Budget season - the first real test of 'new politics'
Budget season, when we can expect a variety of kites to fly high over Merrion Street, is almost upon us.
In the coming weeks Michael Noonan and Paschal Donohoe will slave over the figures as they try to come up with the magic formula to please all of the people.
The only problem is that on this occasion Micheál Martin will be standing outside with a big scissors threatening to veto anything Fianna Fáil doesn't like.
But more worrying for Fine Gael ministers is the already-evolving shopping list that Mr Martin's frontbench is compiling -and is likely to deliver over the public airwaves ahead of the new Dáil session.
That's why Public Expenditure Minister Donohoe was quick out of the traps yesterday to warn that he doesn't want power at any cost.
Fine Gael has already paid a high price for the formation of the minority Government, including the likely abolition of water charges - despite what the European Commission might say about fines.
So when Willie O'Dea appeared on the front page of the 'Sunday Independent' to announce that Fianna Fáil is set to 'force' a €5 pension increase, it immediately set alarm bells ringing.

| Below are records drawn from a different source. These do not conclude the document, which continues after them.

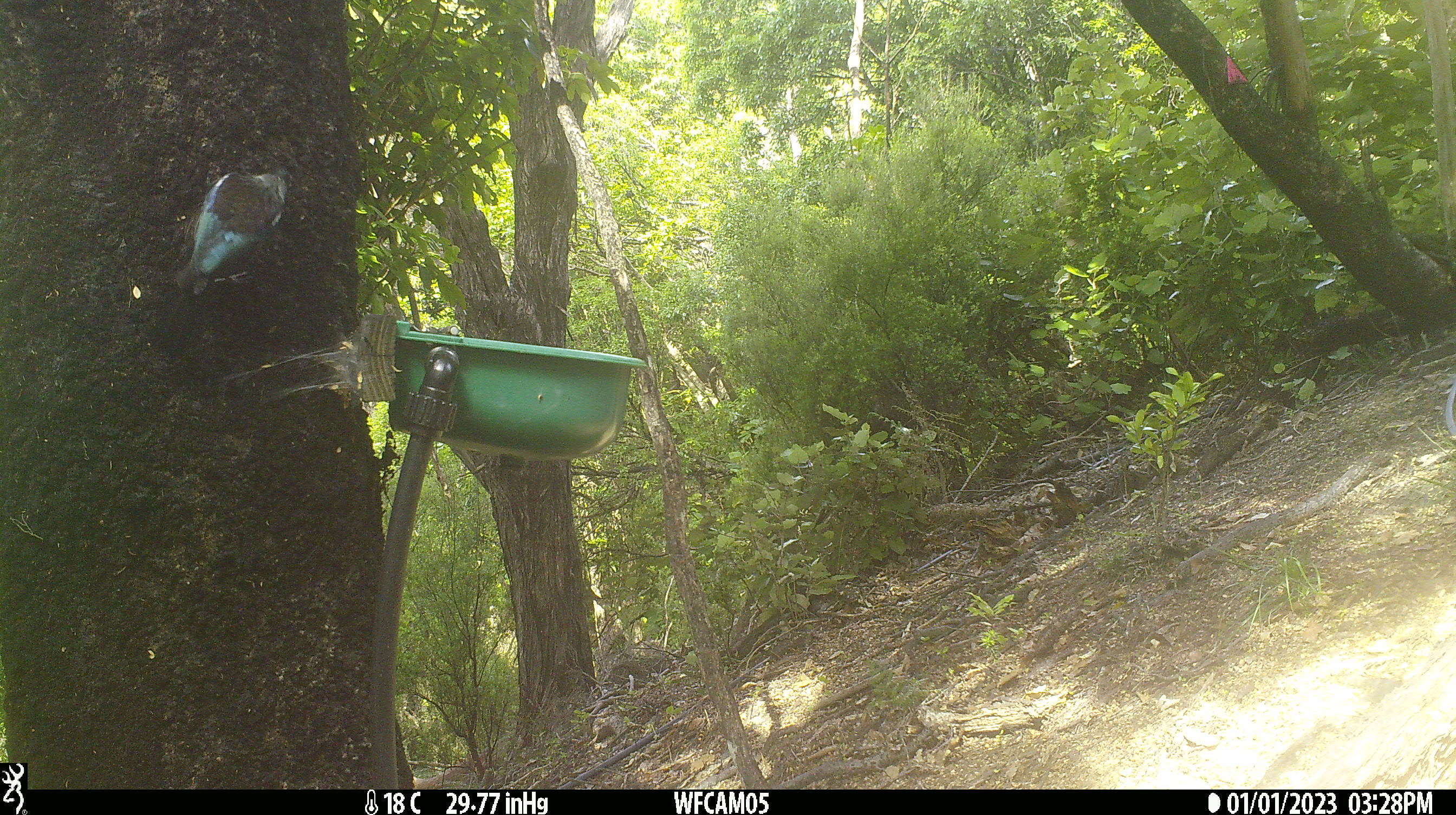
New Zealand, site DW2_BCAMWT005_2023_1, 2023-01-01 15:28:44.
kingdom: Animalia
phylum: Chordata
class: Aves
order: Passeriformes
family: Meliphagidae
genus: Prosthemadera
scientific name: Prosthemadera novaeseelandiae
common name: tui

The deal between Fine Gael and Fianna Fáil has a number of very clear targets - but doesn't have a roadmap for how to reach most of them.
Neither is there a timeline, apart from a commitment on Fianna Fáil's part to facilitate the safe passage of three budgets.
For example, it talks about a "provision for pension increases", "reforming the public sector" and "securing the future of family farms".
However, it was left up to Fine Gael as the party of government to decide how to achieve these goals.
So the real test of 'new politics' is about to begin. Everything up to now was a case of testing the waters and seeing how far both sides could push it.
Now it's 'put your money where your mouth is' time.
Both sides agree that the 'squeezed middle' need a break - but how much?
Both sides agree that investment in health, education, childcare and justice is badly needed - but what's the priority?
Mr Donohoe's intervention was pointed. He tried to appeal to Fianna Fáil's 'green jersey' attitude on Brexit, saying the Budget will be set against "risks that are growing".
And he promised to use the existing growth "to deliver benefits to people after all of the terrible hardship we have gone through in many years".
But there was a sharp warning too that Mr Martin needs to avoid creating a budget war.
Essentially, he was saying that he won't be giving in just because Fianna Fáil describes something as a red line issue. Sources say Fianna Fáil's frontbench has already been warned by the leadership not to create expectations that they can't be guaranteed of fulfilling.
But it seems clear the ministers of Merrion Street have their work cut out for them.